Wednesday, January 10, 2018

HERTFORD — The county governments in Pasquotank and Perquimans have a combined $640,000 more in revenue to spend on pressing needs next year thanks to the wind farm that straddles the border of both counties.

Avangrid Renewables made its first property tax payments on the 104-turbine wind farm to both counties on Wednesday, presenting checks to county officials at an event at Amazon U.S. Wind Farm East’s operations center off Four Mile Desert Road.

Laura Beane, CEO of Avangrid Renewables, said the checks may be the first of 40 annual payments to the two counties. When the project was first planned, officials estimated the life of the wind farm at between 20 and 25 years.

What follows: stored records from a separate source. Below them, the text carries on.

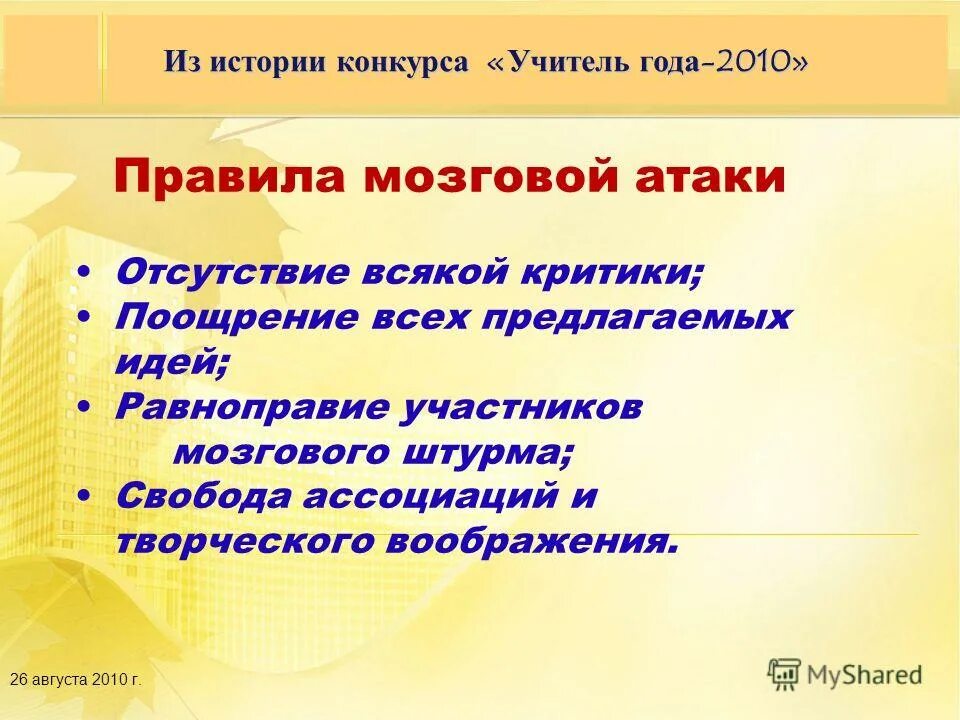 Из истории конкурса «Учитель года-2010»

Правила мозговой атаки

• Отсутствие всякой критики;
• Поощрение всех предлагаемых идей;
• Равноправие участников мозгового штурма;
• Свобода ассоциаций и творческого воображения.

26 августа 2010 г.

MyShared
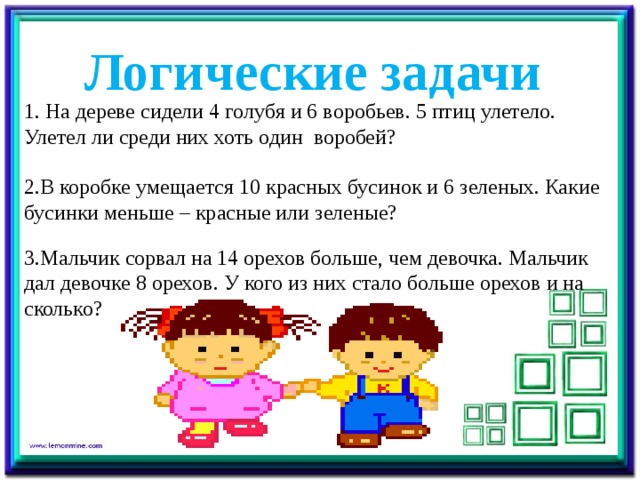 Логические задачи

1. На дереве сидели 4 голубя и 6 воробьев. 5 птиц улетело. Улетел ли среди них хоть один воробей?

2.В коробке умещается 10 красных бусинок и 6 зеленых. Какие бусинки меньше – красные или зеленые?

3.Мальчик сорвал на 14 орехов больше, чем девочка. Мальчик дал девочке 8 орехов. У кого из них стало больше орехов и на сколько?

К

www.lemonmine.com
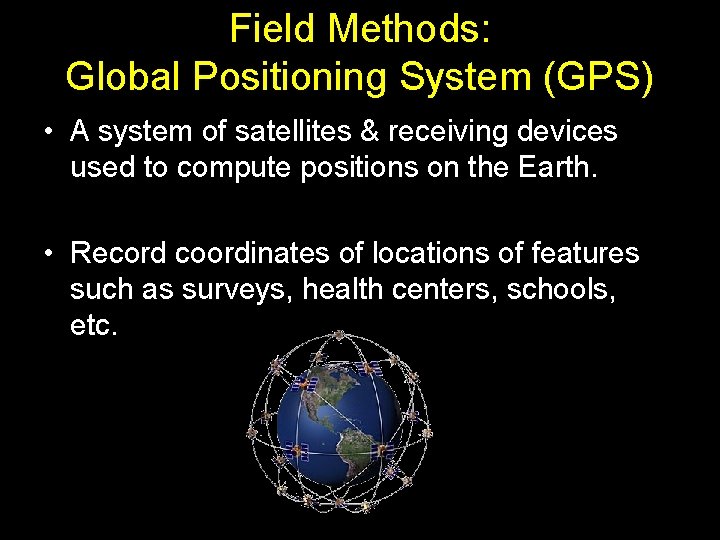 Field Methods:
Global Positioning System (GPS)

• A system of satellites & receiving devices used to compute positions on the Earth.

• Record coordinates of locations of features such as surveys, health centers, schools, etc.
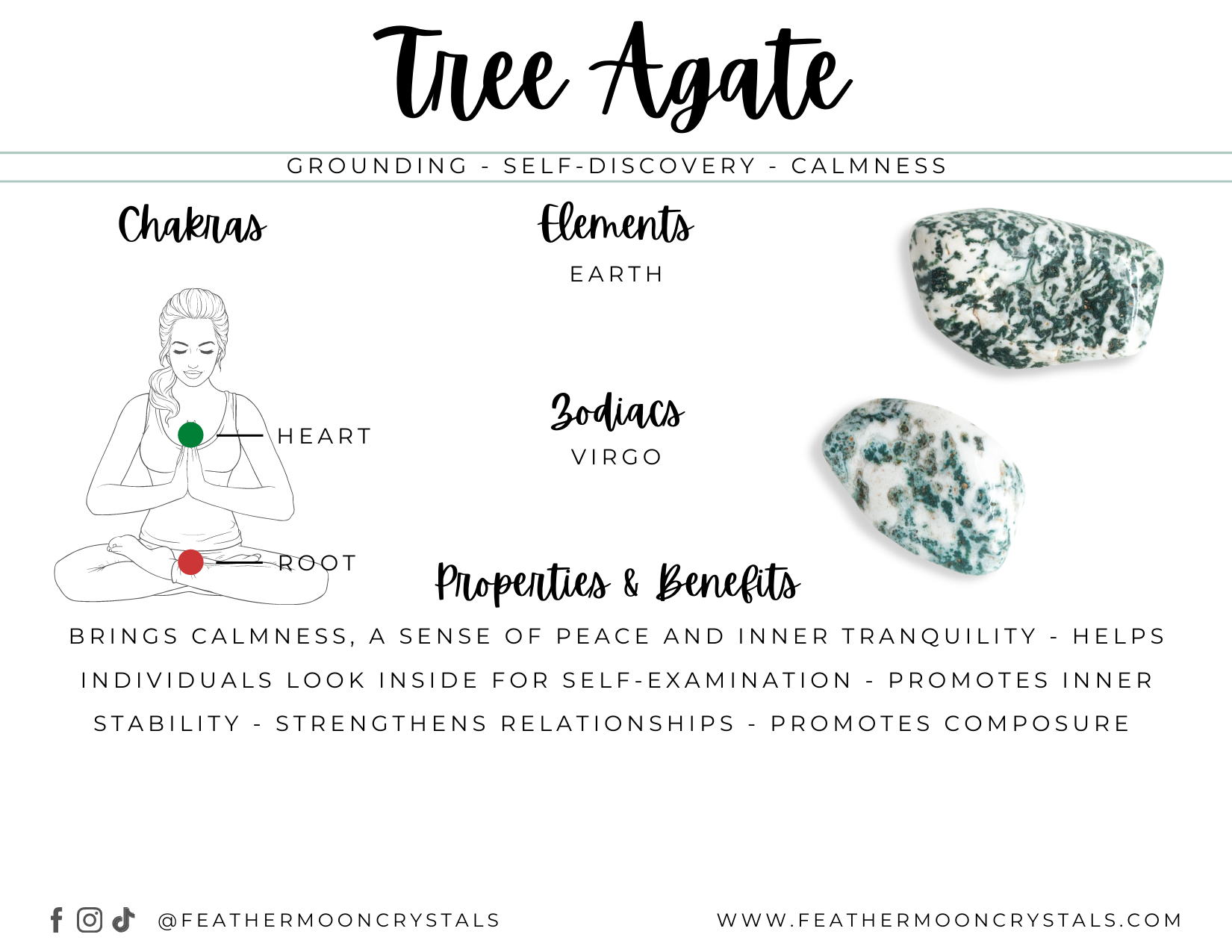 Tree Agate

GROUNDING - SELF-DISCOVERY - CALMNESS

Chakras

HEART

ROOT

Elements

EARTH

Zodiacs

VIRGO

Properties & Benefits

BRINGS CALMNESS, A SENSE OF PEACE AND INNER TRANQUILITY - HELPS INDIVIDUALS LOOK INSIDE FOR SELF-EXAMINATION - PROMOTES INNER STABILITY - STRENGTHENS RELATIONSHIPS - PROMOTES COMPOSURE

@FEATHERMOONCRYSTALS

WWW.FEATHERMOONCRYSTALS.COM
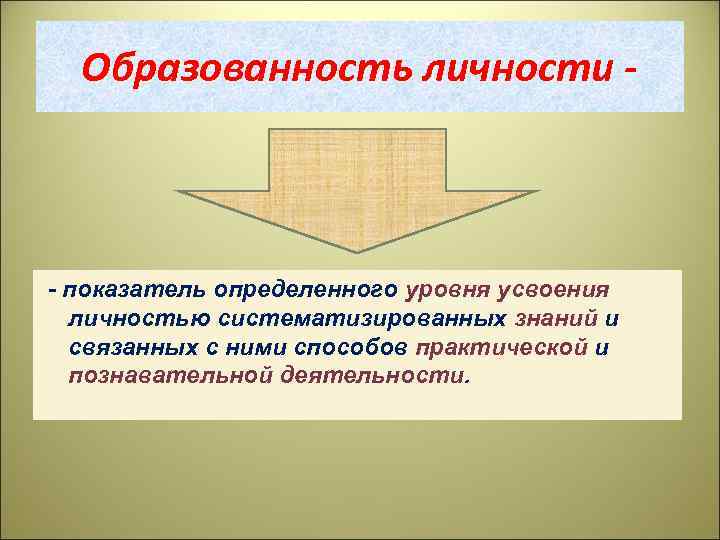 Образованность личности -

- показатель определенного уровня усвоения личностью систематизированных знаний и связанных с ними способов практической и познавательной деятельности.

Thanks to newer technology, however, the wind farm may be operational far longer.

Perquimans received the largest share of the $640,000 — $380,000. That’s because it’s home to the wind farm’s operations/maintenance building and electrical substation. It also hosts 50 of the wind farm’s 104 turbines. Pasquotank County received a property tax check for $260,000.

The tax payments make Avangrid the largest single taxpayer in both counties, Beane said. In Pasquotank the figure exceeds the tax revenue the county receives from the Tanglewood development that includes Wal-Mart. In Perquimans County, the $380,000 is more than the combined tax payments of Albemarle Plantation, Albemarle Electric Membership and Weyerhaeuser, the timberlands owner and wood products maker.

All but two members of the Pasquotank County Board of Commissioners attended Wednesday’s event. Absent were Commissioners Frankie Meads and Lloyd Griffin.

Pasquotank Manager Rodney Bunch said his board likely would use the $260,000 to fund existing commitments, like school needs. He also said the money could also help the county hold the line on property taxes.

Ed Muzzulin was the only Perquimans County commissioner to attend.

Also on hand for Wednesday’s event was Brenda Lassiter, executive director of the Perquimans Schools Foundation. For the past four years Avangrid has helped fund the foundation’s Water Turtles project. It teaches every kindergartner about water safety by giving them two weeks of swimming instruction at the YMCA in Elizabeth City.